→ 原始文本
--------

臨床神經心理學家的研究主要聚焦在病人的腦部疾病,這跟傳統臨床心理學的研究重點不同。事實上,除了生理心理學以外,一般傳統心理學都不會去討論行為生物基礎,也就是腦部的基礎。不過,隨著時代演進,現在有愈來愈多心理學家,尤其是實驗心理學和認知心理學家也開始重視腦部的基礎。他們發現,若缺少腦部的基礎,而只有單純討論現象,無法解決某些腦部病人心智功能 的問題。譬如我們講行為,從前心理學家都在探討心理的機制(Psychological Mechanisms),後來發現光只用心理機制來解釋這個行為是不夠的,應該要有所謂的神經系統(Biological mechanisms)來輔助說明。於是,許多認知心理學者將神經系統的研究納入,衍生成新的學派「認知神經心理學」又稱認知神經科學。

那麼,臨床神經心理學與認知神經心理學又有什麼不同呢?儘管都是研究腦部基礎,同屬神經心理學領域,臨床神經心理學者研究的目的是為了要設法解決腦部病變病人的問題;而認知神經心理學者則是比較著重建構行為與腦部之間關係的理論基礎。兩者在研究目的上有所不同。至於談到建構有關神經心理學的理論或知識系統,一般認知神經心理學幾乎都是以正常人(大部分為大學生)為主要受試者,但是事實上,僅用正常人的數據建構出來的理論還不夠完整,容易有偏差,必須要同時有個臨床病人的例子來檢驗所建立的理論架構是否可行。要如何檢驗呢?我們可以觀察,病人在腦部某區的損傷到底會不會如同理論所說的改變某些認知的功能,譬如記憶等等。

基本上,我認為臨床神經心理學與認知神經心理學應該是兩個相輔相成的研究領域,彼此間應該要相互合作。認知神經心理學者建立理論基礎,提供給臨床神經心理學者實際運用在臨床的診斷和治療上。透過臨床個案,臨床神經心理學除了可以檢驗理論的可行性,也能反過來提供認知神經心理學重要的臨床資料去修正理論。未來這兩者之間如果可以繼續合作,互相協助,對兩者各自的研究都會有很大的進步,知識體系也會愈來愈大,愈來愈精確。

請問老師退休後的生活近況?

五年前我從臺大退休後,受到亞洲大學副校長同時也是系友的柯慧貞教授邀請,到亞大心理系任教。今年已經七十歲,便依照規定在今年2月1日從亞洲大學退休了。在教學方面,雖然已經不再像過去那麼繁重,不過因為我還是有在共同指導我們系上的臨床組研究生,每週都會固定主持病人個案診療會議(case round meeting),與學生討論他們在神經科實習遇到的臨床個案等情形。

退休後,我有三件想做的事情:首先,我想要匯集多年來的臨床資料,寫一本關於臨床神經心理衡鑑方面的工具書。這個想法在我退休之前就已經萌生,因為在做臨床衡鑑需要建立一些常模,我過去指導的學生們經常自己研發或修訂國外的版本,來建立臺灣本土的常模,多年來也累積了不少資料,因此我一直有整理這些資料的構想。此外,學生們在收資料的時候受試者都是正常人為主,而我目前的科技部計畫案用的是臺大醫院神經科的病人資料,我希望可以同時匯集正常人與病人的資料,寫成一本臨床神經心理衡鑑工具書,提供國內臨床神經心理學的心理師合適測量工具的參考。

--------

→ 作業說明 1
將這篇神經心理學訪談中以「基本上,我認為」開頭的段落精簡為條列式重點,並保留其主要事實。
→ 作業說明 2
從這篇神經心理學訪談的最後一句之後接續撰寫下去。
下列紀錄取自其他來源,與上方原文無關。

--------

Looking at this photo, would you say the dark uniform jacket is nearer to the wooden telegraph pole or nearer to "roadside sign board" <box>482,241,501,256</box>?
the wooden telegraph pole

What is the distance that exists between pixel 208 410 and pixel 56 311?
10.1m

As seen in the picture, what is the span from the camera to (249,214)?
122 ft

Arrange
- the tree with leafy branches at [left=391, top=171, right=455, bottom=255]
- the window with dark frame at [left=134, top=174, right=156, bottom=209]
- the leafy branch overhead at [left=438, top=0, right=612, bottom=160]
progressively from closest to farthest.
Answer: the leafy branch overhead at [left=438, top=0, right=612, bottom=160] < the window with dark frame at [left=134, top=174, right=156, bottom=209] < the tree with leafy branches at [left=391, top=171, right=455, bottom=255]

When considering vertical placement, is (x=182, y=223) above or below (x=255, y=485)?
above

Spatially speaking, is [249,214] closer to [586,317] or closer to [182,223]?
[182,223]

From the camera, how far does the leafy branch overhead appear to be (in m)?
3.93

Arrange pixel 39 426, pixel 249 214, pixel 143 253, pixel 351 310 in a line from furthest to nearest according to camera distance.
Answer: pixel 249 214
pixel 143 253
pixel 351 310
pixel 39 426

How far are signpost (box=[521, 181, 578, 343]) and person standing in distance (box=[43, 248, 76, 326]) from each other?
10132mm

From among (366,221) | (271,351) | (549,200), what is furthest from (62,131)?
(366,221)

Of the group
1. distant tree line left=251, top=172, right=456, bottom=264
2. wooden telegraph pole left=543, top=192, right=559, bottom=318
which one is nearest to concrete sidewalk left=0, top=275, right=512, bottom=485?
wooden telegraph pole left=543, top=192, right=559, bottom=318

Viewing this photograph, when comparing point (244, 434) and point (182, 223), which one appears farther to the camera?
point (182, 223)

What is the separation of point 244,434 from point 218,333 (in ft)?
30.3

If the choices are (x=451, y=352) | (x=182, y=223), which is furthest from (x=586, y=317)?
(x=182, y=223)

--------

→ 答案區 1
- 臨床神經心理學與認知神經心理學相輔相成,彼此應相互合作。
- 認知神經心理學者建立理論基礎,供臨床神經心理學者用於臨床診斷與治療。
- 臨床神經心理學可透過臨床個案檢驗理論的可行性,也能反過來提供臨床資料,協助修正理論。
- 兩者若持續合作、互相協助,各自的研究都會大幅進步,知識體系也會更龐大、更精確。

→ 答案區 2
接著,我想將過去三十多年來在臨床上所碰到的個案整理起來,寫成另一本書。臨床個案有非常多種,有些很常見,有些很罕見,我想詳細記錄這些個案是屬於哪種腦部疾病,其神經心理功能上的特徵是什麼,心理師要如何進行神經心理衡鑑,所做的神經心理測驗要涵蓋哪些項目等等資訊。這本書將會是非常實用的臨床指引手冊,學生在見習或實習的時候放一本在口袋,遇到問題隨手翻閱,便可以很快得知個案是屬於那一類型的病人,如何進行衡鑑與須要注意的事項。這是我第二本想寫的書。

最近,我和政大心理系楊啟正老師聊到,目前國內似乎沒有臨床神經心理學這類的教科書,因此我建議或許我們可以集合幾位老師,由楊老師協助發起,大家合力寫一本臨床神經心理學教科書,這是我第三個想做的計畫。

在休閒活動方面,其實我不是一個很熱衷戶外活動的人,我太太為了讓我出門總是邀我去參加一些活動。一般家庭聚會我都會參加,也常常和我太太、女兒一起爬山,親近大自然。我對藝術很有興趣,平常喜歡欣賞畫作,最近也報名了書法課程。至於音樂則是從我讀高中的時候就很喜歡了。從前高中禮拜六是要上半天的課,中午下課後,我和幾位同學就經常會跑到彰化市街上的唱片行去聽古典音樂,聽音樂的習慣從年輕一直保持到現在。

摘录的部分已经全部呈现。